The preparation method of the CuFeSb film provided by the invention has the following beneficial effects:

the method utilizes the pulse laser deposition technology, and can prepare the CuFeSb film with high orientation out of the surface through high vacuum equipment, excimer laser hardware, synthesis of polycrystalline target materials, selection of the substrate, treatment of the substrate and stable control of film synthesis parameters, thereby being beneficial to promoting the research of CuFeSb physical properties.

Drawings

In order to more clearly illustrate the embodiments of the present invention or the technical solutions in the prior art, the drawings used in the description of the embodiments or the prior art will be briefly described below, it is obvious that the drawings in the following description are only some embodiments of the present invention, and other drawings can be obtained by those skilled in the art without creative efforts.

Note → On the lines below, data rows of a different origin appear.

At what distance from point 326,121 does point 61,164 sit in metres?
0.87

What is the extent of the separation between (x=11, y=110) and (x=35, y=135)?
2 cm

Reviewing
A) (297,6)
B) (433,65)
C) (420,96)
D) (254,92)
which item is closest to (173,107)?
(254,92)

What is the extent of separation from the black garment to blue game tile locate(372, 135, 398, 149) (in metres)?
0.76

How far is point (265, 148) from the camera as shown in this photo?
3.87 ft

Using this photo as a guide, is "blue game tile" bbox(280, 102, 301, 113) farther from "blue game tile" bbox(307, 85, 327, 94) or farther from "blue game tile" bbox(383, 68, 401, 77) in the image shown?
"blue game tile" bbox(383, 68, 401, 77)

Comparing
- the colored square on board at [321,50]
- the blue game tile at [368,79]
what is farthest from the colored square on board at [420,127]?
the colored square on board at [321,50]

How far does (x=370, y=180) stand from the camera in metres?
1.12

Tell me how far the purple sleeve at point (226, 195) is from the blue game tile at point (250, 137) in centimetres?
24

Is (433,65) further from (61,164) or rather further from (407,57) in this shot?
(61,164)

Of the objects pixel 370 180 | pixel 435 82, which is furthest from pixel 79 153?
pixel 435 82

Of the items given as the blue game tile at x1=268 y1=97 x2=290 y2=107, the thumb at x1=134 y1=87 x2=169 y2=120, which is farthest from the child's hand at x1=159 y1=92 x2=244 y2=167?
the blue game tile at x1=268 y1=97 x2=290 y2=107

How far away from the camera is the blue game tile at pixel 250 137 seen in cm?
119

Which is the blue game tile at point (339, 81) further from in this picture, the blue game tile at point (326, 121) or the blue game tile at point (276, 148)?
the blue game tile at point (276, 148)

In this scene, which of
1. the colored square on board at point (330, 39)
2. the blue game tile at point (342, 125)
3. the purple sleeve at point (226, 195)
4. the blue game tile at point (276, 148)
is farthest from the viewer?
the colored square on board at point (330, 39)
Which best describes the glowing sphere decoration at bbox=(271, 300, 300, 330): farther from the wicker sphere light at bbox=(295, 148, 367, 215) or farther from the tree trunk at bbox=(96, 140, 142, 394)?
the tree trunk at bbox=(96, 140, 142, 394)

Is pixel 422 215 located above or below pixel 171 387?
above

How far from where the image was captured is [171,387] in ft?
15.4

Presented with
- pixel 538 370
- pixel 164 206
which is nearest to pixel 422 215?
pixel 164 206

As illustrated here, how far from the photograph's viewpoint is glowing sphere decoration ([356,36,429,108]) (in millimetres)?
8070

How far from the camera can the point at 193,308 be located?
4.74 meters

FIG. 1 is a flow chart of a method for preparing a CuFeSb film according to an embodiment of the present invention;

FIG. 2 is a flowchart of a method for preparing a CuFeSb polycrystalline target material according to an embodiment of the present invention;

FIG. 3 is a flow chart of a method for cleaning a single crystal substrate according to an embodiment of the present invention;

FIG. 4 shows SrTiO 2 at a temperature of too low a substrate temperature (300 ℃ C.) according to an embodiment of the present invention₃An out-of-plane XRD (X-ray diffraction) spectrum of the CuFeSb film growing on the substrate;

FIG. 5 shows SrTiO 2 at a high substrate temperature (500 ℃ C.) according to an embodiment of the present invention₃An out-of-plane XRD (X-ray diffraction) spectrum of the CuFeSb film growing on the substrate;

FIG. 6 shows SrTiO 2 with a relatively high substrate temperature (400 deg.C) according to an embodiment of the present invention₃An out-of-plane XRD (X-ray diffraction) spectrum of the CuFeSb film growing on the substrate;

FIG. 7 shows SrTiO at a relatively high substrate temperature according to an embodiment of the present invention₃A 100 nm-thick CuFeSb film resistor-temperature curve is grown on the substrate;

FIG. 8 shows SrTiO at an optimized substrate temperature according to an embodiment of the present invention₃The magnetization intensity-temperature curve of zero field cooling and field cooling of the CuFeSb film with the thickness of 100nm grown on the substrate.

Detailed Description

In order to make the objects, technical solutions and advantages of the present invention more apparent, the present invention will be described in further detail with reference to the accompanying drawings in conjunction with the following detailed description. It should be understood that the description is intended to be exemplary only, and is not intended to limit the scope of the present invention.